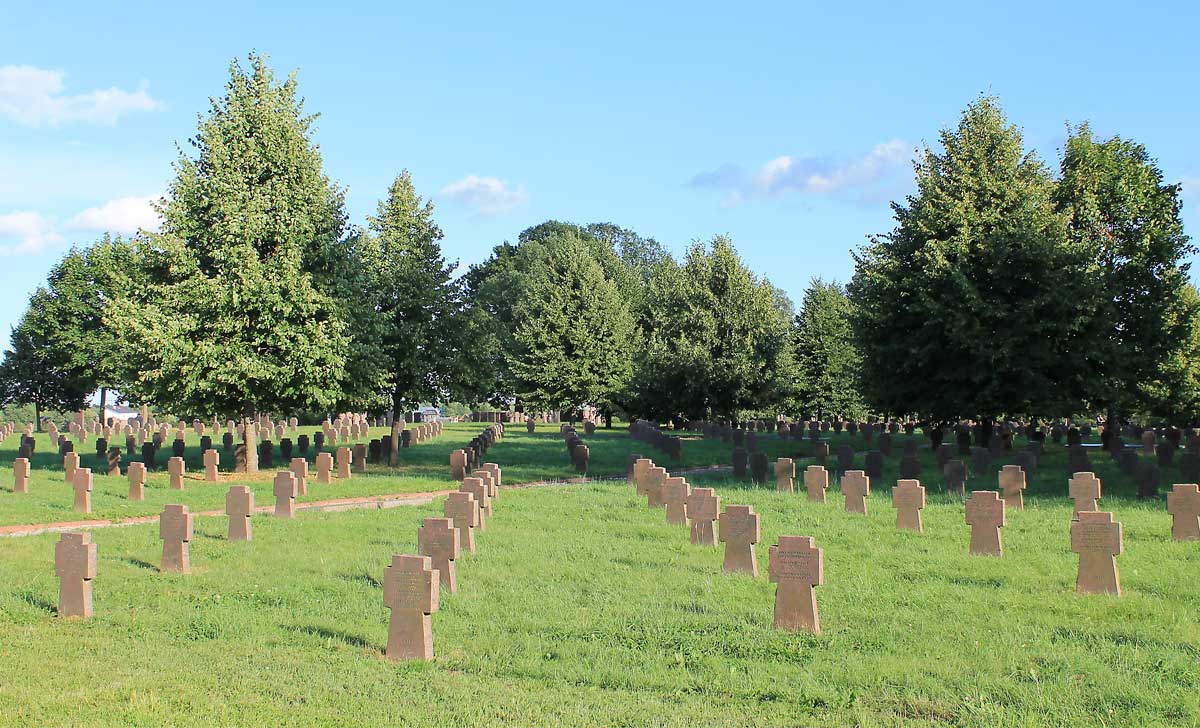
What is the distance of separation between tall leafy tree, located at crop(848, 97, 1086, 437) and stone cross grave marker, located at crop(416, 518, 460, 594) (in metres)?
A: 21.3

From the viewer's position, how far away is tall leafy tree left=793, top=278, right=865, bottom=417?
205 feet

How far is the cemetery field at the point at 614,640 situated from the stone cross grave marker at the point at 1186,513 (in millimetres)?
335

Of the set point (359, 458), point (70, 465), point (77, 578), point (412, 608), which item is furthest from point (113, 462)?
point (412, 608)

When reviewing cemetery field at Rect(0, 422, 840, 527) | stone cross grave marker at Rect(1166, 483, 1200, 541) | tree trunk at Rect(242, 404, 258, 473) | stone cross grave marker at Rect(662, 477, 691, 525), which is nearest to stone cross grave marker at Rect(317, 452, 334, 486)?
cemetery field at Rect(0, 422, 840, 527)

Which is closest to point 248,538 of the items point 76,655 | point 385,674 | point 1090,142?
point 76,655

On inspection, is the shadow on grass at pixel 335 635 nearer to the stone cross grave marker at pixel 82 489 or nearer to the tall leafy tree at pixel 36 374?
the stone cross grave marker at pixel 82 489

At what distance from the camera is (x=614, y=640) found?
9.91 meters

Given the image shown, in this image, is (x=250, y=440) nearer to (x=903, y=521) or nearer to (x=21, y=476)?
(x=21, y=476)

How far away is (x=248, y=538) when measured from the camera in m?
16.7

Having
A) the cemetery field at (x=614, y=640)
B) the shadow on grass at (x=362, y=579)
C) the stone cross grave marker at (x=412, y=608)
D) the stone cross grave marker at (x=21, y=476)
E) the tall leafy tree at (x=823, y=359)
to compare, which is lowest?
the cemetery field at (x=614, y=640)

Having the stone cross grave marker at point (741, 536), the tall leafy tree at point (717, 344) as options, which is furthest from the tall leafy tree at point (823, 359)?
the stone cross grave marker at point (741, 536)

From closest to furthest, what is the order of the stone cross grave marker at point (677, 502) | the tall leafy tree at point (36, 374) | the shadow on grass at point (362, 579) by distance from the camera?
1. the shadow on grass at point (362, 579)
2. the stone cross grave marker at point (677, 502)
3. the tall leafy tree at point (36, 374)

====

--- EXERCISE BRIEF ---
Repeat the entries word for word, starting at the line that contains "How far away is (x=248, y=538)" and ending at the last line of the entries.

--- OUTPUT FOR THIS EXERCISE ---
How far away is (x=248, y=538) when measured from the camera in m?
16.7

Having
A) the cemetery field at (x=614, y=640)
B) the shadow on grass at (x=362, y=579)
C) the stone cross grave marker at (x=412, y=608)
D) the stone cross grave marker at (x=21, y=476)
E) the tall leafy tree at (x=823, y=359)
to compare, which is lowest?
the cemetery field at (x=614, y=640)

Having the stone cross grave marker at point (741, 536), the tall leafy tree at point (717, 344) as options, which is furthest from the tall leafy tree at point (823, 359)?
the stone cross grave marker at point (741, 536)

From closest to furthest, what is the order of the stone cross grave marker at point (677, 502) | the tall leafy tree at point (36, 374) | the shadow on grass at point (362, 579) by distance from the camera?
1. the shadow on grass at point (362, 579)
2. the stone cross grave marker at point (677, 502)
3. the tall leafy tree at point (36, 374)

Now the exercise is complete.